Aktuelle Version 3.04.01
(16. Februar 2016)
Betriebssystem Windows, Linux, Mac OS X, Cygwin
Programmier­sprache C++
Kategorie Texterkennung
Lizenz ASL (Freie Software)
deutschsprachig ja (Texterkennung)
Bedienung Englisch
github.com/tesseract-ocr
Tesseract 3.03 in einer Linux-Konsole

Tesseract ist eine freie Software zur Texterkennung. Es ist ein reines Zeichenerkennungsprogramm ohne die Verwendung statistischer Sprachmodelle sowie ohne grafische Benutzeroberfläche, das jedoch auf Zeichenebene sehr gute Ergebnisse bietet.

Es wird in der Programmiersprache C++ entwickelt.

Für mehr als 100 Sprachen und Sprachvarianten sind bereits Texterkennungsdaten in Zusatzmodulen vorhanden. Drei dieser Module erkennen auch (deutsche) Fraktur-Schrift.[1][2]

Geschichte[Bearbeiten | Quelltext bearbeiten]

Ursprünglich wurde die Software zwischen 1985 und 1995 von Hewlett-Packard entwickelt. Aus einem Test der University of Nevada, Las Vegas (UNLV) ging sie 1995 als einer der drei präzisesten Testkandidaten hervor. Nach dem Ausstieg von HP aus dem OCR-Markt lag die Entwicklung weitgehend brach, bis der Code 2005 an das Information Science Research Institute der UNLV übergeben wurde. Hier wurde festgestellt, dass der ehemalige Entwickler Ray Smith mittlerweile bei Google arbeitete. Nach einer Nachfrage bei Google, ob Interesse an dem Code bestünde, nahm sich Google des Quelltextes an, brachte ihn auf einen aktuellen Stand und gab ihn noch im selben Jahr unter der Apache-Lizenz über SourceForge frei.
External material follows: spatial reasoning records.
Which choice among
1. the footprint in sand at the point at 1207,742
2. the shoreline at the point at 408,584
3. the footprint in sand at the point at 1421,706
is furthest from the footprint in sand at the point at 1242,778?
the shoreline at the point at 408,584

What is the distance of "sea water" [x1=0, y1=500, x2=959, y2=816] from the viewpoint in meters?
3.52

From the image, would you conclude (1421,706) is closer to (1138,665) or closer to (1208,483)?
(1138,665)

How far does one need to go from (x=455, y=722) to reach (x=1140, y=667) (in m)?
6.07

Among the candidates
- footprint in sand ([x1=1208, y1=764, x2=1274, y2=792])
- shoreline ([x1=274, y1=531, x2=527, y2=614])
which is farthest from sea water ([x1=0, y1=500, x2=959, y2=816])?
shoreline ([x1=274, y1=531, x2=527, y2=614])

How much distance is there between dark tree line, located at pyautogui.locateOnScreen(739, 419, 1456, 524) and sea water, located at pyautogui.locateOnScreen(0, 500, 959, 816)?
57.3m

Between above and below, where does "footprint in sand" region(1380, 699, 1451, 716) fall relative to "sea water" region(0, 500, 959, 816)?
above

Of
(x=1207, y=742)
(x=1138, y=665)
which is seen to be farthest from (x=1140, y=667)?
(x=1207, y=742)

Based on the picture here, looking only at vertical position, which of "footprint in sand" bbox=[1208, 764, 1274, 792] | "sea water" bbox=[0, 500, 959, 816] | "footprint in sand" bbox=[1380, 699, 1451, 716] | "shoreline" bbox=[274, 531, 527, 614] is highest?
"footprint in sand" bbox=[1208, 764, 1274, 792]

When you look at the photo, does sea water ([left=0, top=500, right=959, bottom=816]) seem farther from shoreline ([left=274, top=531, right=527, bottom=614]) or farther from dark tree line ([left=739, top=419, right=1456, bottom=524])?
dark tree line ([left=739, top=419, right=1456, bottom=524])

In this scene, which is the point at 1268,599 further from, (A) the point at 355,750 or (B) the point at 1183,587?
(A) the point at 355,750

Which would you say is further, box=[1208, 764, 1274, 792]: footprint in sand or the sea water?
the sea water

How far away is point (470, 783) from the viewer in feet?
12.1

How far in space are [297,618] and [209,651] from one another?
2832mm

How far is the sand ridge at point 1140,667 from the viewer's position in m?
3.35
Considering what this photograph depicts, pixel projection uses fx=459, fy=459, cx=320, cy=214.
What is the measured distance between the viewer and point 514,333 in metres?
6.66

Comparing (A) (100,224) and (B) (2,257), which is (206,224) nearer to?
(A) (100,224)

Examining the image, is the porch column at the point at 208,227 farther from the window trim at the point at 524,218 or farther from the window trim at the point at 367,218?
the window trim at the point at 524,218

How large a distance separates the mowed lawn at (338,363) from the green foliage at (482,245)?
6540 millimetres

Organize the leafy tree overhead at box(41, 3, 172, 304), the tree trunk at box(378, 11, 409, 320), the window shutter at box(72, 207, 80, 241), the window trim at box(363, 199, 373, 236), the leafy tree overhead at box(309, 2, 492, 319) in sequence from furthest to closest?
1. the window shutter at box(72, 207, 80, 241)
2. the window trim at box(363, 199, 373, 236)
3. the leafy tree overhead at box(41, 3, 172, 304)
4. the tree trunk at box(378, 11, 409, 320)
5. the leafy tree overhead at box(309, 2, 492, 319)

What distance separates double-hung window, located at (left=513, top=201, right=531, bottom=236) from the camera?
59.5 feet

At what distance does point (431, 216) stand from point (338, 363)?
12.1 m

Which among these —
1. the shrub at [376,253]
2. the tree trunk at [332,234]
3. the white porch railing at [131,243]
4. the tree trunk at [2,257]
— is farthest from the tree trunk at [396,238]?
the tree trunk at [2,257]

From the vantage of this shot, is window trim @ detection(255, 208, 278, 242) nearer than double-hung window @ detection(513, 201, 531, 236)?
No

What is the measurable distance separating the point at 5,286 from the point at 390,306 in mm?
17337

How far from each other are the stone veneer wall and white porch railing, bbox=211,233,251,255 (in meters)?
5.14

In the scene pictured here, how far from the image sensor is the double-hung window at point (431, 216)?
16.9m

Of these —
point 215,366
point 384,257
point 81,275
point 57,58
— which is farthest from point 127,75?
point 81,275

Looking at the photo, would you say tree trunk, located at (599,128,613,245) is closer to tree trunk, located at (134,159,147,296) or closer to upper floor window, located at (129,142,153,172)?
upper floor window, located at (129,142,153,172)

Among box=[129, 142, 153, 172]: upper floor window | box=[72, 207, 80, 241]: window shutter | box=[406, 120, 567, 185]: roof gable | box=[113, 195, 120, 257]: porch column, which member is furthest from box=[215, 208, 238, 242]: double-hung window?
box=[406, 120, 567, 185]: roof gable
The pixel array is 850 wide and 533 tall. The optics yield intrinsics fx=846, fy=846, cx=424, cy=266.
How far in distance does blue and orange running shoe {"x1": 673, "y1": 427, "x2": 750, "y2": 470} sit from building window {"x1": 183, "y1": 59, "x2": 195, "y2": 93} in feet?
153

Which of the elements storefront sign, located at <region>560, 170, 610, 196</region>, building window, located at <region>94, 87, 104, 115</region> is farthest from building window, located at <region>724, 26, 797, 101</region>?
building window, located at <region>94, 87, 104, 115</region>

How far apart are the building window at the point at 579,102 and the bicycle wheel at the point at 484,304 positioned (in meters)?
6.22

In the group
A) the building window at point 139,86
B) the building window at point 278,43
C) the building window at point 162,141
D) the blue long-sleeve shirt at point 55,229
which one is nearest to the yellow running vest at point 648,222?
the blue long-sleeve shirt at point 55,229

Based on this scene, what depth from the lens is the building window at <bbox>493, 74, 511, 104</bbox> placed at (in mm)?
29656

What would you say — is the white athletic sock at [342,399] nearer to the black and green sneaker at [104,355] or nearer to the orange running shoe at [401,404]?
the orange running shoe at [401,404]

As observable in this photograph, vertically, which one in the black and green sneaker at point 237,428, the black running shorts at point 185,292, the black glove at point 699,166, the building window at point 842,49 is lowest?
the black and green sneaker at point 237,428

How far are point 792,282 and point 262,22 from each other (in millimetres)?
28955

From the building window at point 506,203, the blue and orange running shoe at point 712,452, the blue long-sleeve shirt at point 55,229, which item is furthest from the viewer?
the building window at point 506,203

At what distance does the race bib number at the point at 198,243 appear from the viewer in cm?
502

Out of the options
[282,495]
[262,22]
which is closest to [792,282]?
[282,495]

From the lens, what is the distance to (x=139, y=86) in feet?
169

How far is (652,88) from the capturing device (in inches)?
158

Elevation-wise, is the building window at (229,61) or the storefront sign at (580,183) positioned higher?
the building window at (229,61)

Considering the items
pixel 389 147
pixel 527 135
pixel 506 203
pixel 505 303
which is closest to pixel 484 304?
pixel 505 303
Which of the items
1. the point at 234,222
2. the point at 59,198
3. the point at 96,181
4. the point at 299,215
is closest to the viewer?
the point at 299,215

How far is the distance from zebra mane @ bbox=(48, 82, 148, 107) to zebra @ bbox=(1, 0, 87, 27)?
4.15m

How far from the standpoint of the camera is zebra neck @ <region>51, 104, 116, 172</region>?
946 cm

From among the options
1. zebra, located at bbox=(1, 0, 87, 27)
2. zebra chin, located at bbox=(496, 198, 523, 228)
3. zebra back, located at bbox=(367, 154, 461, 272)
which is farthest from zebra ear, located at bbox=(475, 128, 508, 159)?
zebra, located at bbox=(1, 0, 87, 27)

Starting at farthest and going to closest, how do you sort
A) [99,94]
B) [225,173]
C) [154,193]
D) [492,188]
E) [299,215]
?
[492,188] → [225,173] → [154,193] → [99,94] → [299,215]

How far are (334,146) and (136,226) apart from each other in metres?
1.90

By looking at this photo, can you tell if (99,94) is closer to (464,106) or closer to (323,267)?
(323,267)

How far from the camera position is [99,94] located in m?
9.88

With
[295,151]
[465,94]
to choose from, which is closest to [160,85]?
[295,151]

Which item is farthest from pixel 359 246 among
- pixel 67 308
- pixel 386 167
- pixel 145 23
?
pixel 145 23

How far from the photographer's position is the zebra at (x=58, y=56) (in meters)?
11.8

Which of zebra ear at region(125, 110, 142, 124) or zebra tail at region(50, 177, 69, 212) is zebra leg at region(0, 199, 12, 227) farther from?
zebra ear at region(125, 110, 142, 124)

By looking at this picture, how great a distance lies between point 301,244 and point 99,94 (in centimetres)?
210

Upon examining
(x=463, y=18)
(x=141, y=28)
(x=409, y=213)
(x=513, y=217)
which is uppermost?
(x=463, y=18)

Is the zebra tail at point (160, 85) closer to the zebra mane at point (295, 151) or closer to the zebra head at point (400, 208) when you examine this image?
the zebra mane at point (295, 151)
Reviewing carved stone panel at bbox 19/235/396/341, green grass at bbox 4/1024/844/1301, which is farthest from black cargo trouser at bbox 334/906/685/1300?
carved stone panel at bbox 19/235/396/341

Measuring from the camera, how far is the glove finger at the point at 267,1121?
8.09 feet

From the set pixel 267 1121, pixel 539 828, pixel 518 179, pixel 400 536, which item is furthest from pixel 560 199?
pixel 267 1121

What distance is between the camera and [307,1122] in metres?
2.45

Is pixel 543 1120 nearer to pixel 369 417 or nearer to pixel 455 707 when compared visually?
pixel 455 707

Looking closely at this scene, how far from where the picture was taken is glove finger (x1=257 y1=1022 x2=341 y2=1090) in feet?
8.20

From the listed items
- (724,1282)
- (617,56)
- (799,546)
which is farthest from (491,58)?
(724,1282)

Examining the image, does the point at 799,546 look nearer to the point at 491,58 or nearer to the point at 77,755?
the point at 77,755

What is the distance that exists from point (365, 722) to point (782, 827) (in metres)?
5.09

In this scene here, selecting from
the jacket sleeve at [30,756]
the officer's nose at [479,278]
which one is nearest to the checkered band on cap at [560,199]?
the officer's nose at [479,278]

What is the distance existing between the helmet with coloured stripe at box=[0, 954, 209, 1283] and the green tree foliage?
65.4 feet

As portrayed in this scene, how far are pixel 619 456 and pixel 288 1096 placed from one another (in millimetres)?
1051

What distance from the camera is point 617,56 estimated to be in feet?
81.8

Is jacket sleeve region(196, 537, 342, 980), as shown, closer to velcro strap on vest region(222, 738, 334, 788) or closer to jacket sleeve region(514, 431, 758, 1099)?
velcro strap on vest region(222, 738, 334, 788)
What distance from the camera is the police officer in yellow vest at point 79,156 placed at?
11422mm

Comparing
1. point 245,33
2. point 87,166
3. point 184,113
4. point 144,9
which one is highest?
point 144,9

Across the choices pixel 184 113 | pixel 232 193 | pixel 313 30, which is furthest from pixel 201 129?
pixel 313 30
Dies bedeutete in der Welt der freien Software einen großen Qualitätssprung im Bereich der Texterkennung. Das Projekt migrierte von SourceForge auf Googles eigene Software-Entwickler-Plattform Google Code, wo es unter Betreuung von Google weiterentwickelt wurde. Aktuell findet die Weiterentwicklung auf GitHub statt.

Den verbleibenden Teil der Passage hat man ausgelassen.